After study duplications were removed, T.H.C screened the titles and abstracts of all articles in accordance with the above eligibility criteria to identify the relevant studies for first phase inclusion; irrelevant studies were excluded. In the second phase of the review process, full-text articles of the relevant studies were retrieved, and in-depth full-text screening was carried out. Detailed full-text screening also included the inspection of all cited references. In addition, the reference lists of clinical guidelines, policy statements from regulatory agencies, pertinent narrative and systematic reviews were also screened to check for additional eligible studies. In the situation of any uncertainty during the selection process, the full text was checked and resolved by consensus with J.E.Z.

▶ [Exercise instructions]
a – Reproduce the stretch of the screening-methods text from "After study duplications" through "consensus with J.E.Z.".
b – Carry on writing the screening-methods text from the point where it stops.
You won't need the data that comes after this text.

▶ [Material supplied]
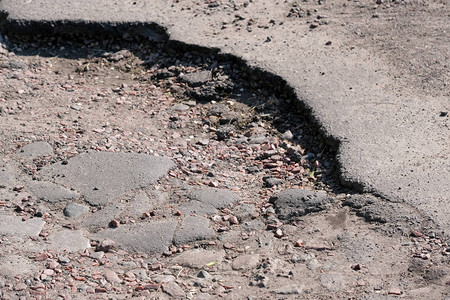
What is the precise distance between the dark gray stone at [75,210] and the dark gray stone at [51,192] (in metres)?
0.06

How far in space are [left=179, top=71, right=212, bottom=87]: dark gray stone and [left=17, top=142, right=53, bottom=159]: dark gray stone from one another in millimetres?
1256

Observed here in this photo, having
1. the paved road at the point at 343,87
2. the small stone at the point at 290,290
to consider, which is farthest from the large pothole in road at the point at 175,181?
the paved road at the point at 343,87

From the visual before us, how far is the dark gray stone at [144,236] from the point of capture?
3434mm

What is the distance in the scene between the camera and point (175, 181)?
155 inches

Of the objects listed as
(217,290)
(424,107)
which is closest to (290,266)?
(217,290)

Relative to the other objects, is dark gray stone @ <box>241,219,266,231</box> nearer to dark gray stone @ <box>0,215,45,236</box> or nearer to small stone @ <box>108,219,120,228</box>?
small stone @ <box>108,219,120,228</box>

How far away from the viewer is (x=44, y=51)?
17.9 ft

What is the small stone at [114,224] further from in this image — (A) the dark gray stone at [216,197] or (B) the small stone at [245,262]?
(B) the small stone at [245,262]

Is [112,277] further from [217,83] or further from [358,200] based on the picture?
[217,83]

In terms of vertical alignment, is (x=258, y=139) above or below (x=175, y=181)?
above

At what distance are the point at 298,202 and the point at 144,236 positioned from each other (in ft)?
2.88

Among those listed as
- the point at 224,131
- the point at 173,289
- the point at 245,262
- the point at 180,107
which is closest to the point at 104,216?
the point at 173,289

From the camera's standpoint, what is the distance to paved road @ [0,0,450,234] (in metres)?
3.80

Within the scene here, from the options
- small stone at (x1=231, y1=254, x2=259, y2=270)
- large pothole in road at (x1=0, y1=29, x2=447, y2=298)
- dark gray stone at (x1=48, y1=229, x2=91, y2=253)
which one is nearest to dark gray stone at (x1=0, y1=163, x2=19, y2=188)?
large pothole in road at (x1=0, y1=29, x2=447, y2=298)
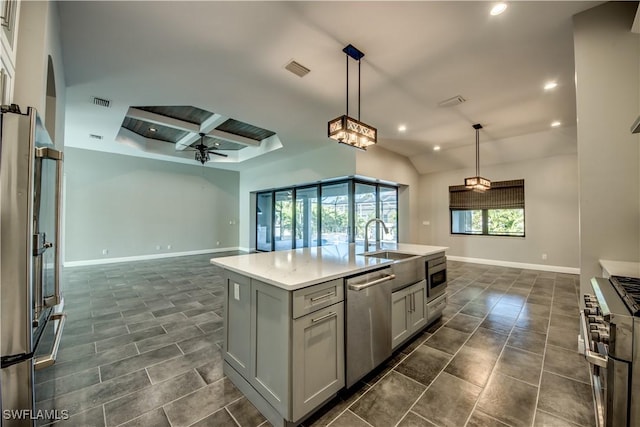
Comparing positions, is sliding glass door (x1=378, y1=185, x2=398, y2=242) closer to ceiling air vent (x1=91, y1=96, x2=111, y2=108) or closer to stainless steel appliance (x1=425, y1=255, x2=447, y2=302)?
stainless steel appliance (x1=425, y1=255, x2=447, y2=302)

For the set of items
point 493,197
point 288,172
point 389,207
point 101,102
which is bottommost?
point 389,207

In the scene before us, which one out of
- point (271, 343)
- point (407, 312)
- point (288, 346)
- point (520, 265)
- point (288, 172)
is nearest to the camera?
point (288, 346)

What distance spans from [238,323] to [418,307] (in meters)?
1.86

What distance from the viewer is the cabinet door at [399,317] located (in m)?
2.26

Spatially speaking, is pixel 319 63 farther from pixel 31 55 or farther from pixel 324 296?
pixel 324 296

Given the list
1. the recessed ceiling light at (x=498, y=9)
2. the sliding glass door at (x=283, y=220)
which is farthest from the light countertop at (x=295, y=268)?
the sliding glass door at (x=283, y=220)

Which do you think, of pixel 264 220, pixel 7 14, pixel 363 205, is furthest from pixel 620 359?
pixel 264 220

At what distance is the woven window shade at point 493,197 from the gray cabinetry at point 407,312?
5266 millimetres

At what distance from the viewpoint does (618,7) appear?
2.07 metres

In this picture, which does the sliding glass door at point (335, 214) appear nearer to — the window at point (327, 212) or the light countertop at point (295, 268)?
the window at point (327, 212)

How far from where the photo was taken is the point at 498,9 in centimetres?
207

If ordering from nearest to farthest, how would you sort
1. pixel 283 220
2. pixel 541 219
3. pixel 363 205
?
pixel 541 219 → pixel 363 205 → pixel 283 220

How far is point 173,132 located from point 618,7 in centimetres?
742

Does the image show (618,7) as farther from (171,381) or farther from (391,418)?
(171,381)
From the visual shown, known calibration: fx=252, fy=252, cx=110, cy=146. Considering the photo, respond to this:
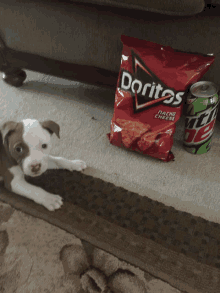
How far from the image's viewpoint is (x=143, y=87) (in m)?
0.93

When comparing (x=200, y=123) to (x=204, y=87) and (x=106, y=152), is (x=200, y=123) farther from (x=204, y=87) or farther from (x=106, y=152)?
(x=106, y=152)

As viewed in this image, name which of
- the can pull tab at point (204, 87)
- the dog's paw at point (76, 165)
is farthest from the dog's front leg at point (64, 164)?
the can pull tab at point (204, 87)

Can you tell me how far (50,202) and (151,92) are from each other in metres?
0.53

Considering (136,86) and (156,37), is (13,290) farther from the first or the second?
(156,37)

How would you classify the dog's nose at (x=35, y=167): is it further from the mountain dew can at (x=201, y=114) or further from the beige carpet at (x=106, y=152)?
the mountain dew can at (x=201, y=114)

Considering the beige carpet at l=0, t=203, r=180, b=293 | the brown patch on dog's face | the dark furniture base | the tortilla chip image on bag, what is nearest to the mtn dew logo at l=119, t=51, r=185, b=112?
the tortilla chip image on bag

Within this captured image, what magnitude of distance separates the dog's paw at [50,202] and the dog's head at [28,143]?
4.5 inches

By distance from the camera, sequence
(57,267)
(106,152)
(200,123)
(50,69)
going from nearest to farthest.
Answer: (57,267) < (200,123) < (106,152) < (50,69)

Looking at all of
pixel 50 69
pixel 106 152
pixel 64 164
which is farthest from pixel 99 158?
pixel 50 69

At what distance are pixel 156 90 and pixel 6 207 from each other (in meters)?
0.67

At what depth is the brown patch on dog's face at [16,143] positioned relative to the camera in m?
0.75

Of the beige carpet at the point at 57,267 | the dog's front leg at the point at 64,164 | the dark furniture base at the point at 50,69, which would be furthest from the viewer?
the dark furniture base at the point at 50,69

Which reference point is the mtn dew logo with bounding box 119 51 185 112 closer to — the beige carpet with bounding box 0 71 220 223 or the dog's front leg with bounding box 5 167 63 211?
the beige carpet with bounding box 0 71 220 223

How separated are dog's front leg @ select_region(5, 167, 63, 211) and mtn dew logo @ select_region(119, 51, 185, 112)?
0.46 m
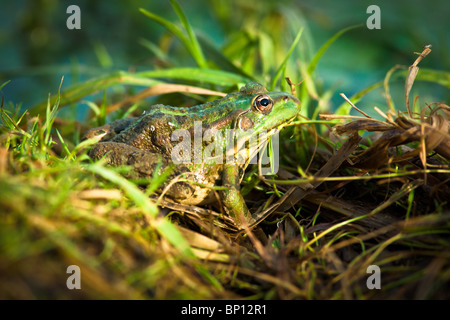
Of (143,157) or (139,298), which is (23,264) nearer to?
(139,298)

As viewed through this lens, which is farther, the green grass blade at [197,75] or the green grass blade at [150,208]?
the green grass blade at [197,75]

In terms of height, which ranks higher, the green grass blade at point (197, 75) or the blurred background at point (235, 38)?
the blurred background at point (235, 38)

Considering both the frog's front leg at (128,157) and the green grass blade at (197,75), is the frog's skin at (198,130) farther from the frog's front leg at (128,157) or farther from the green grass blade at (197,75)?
the green grass blade at (197,75)

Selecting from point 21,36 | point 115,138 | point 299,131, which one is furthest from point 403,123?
point 21,36

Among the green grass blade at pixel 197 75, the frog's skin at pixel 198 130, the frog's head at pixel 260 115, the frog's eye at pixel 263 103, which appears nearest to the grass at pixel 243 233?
the frog's skin at pixel 198 130

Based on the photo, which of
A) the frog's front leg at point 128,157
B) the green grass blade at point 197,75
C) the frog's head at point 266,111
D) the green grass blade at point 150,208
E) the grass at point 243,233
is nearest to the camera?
the grass at point 243,233

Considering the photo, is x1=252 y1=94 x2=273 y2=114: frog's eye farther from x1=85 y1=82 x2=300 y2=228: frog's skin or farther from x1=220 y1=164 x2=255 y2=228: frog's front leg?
x1=220 y1=164 x2=255 y2=228: frog's front leg

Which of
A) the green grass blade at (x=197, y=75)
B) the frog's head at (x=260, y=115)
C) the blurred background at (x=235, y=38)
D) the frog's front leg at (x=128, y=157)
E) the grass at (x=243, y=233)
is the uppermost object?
the blurred background at (x=235, y=38)
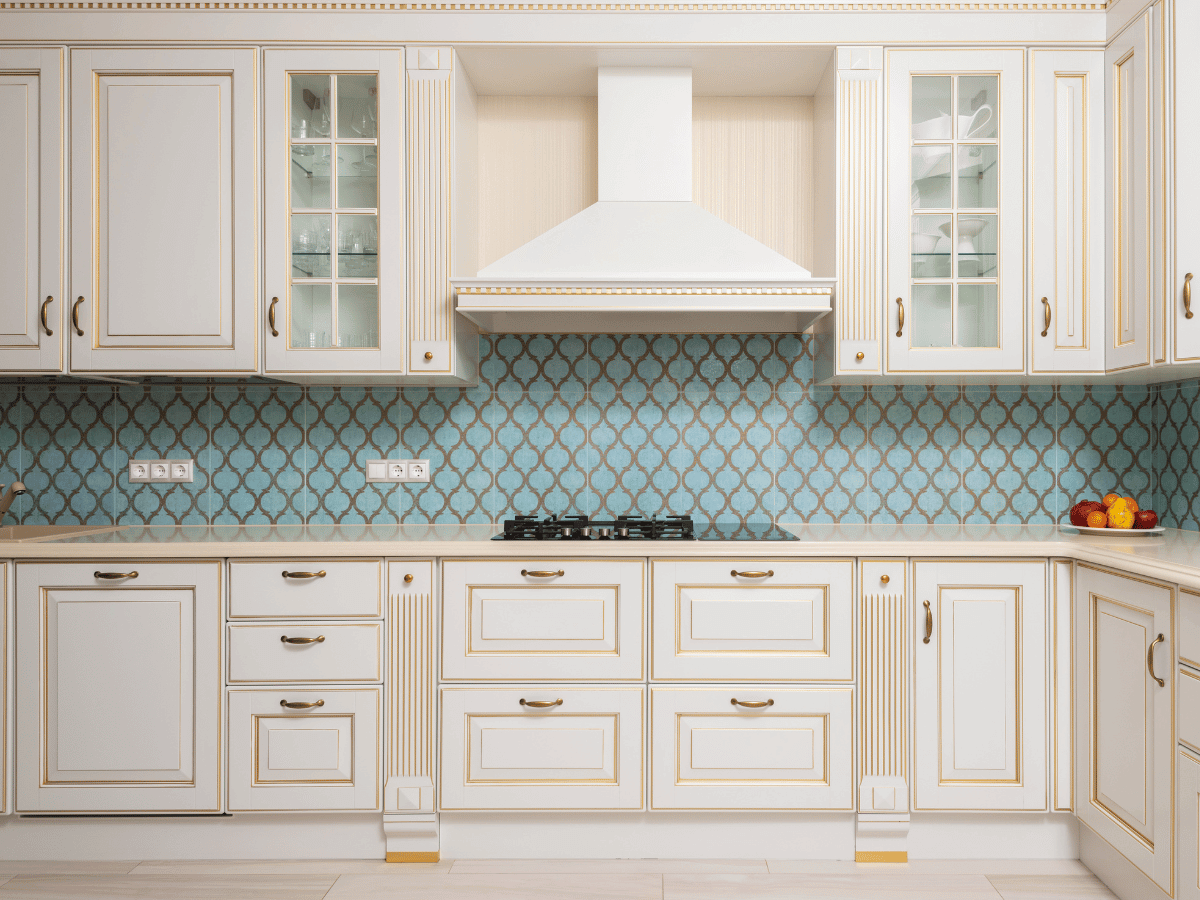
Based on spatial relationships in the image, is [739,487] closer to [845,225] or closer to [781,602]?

▶ [Your responses]
a –
After study duplications were removed, T.H.C screened the titles and abstracts of all articles in accordance with the above eligibility criteria to identify the relevant studies for first phase inclusion; irrelevant studies were excluded. In the second phase of the review process, full-text articles of the relevant studies were retrieved, and in-depth full-text screening was carried out. Detailed full-text screening also included the inspection of all cited references. In addition, the reference lists of clinical guidelines, policy statements from regulatory agencies, pertinent narrative and systematic reviews were also screened to check for additional eligible studies. In the situation of any uncertainty during the selection process, the full text was checked and resolved by consensus with J.E.Z.

b –
Quality assessment

T.H.C and J.E.Z independently assessed the methodological quality of each included study and relied on peer-review to ensure included studies were methodologically sound. The parameters used for assessing clinical research studies, case series and case reports are described in the Supplementary Methods. A formal assessment of the risk of bias was not undertaken.

Data extraction

Relevant summary and patient-level data from published manuscripts and supplementary materials therein of included studies were independently extracted by T.H.C and J.E.Z. A data extraction form was compiled and data items collected are detailed in the Supplementary Methods. For studies which included patients of European and non-European ancestries, only data reported for non-Europeans were extracted. In instances where information provided in the published manuscript was unclear, we contacted the study authors by email for clarification but amongst the six emails sent out, no response was received, and therefore these 6 articles were excluded. If the exact number for a data item could not be extracted, meticulous estimation was undertaken where possible. All extracted data were presented and compared between T.H.C and J.E.Z, with any disagreements resolved by discussion to reach consensus.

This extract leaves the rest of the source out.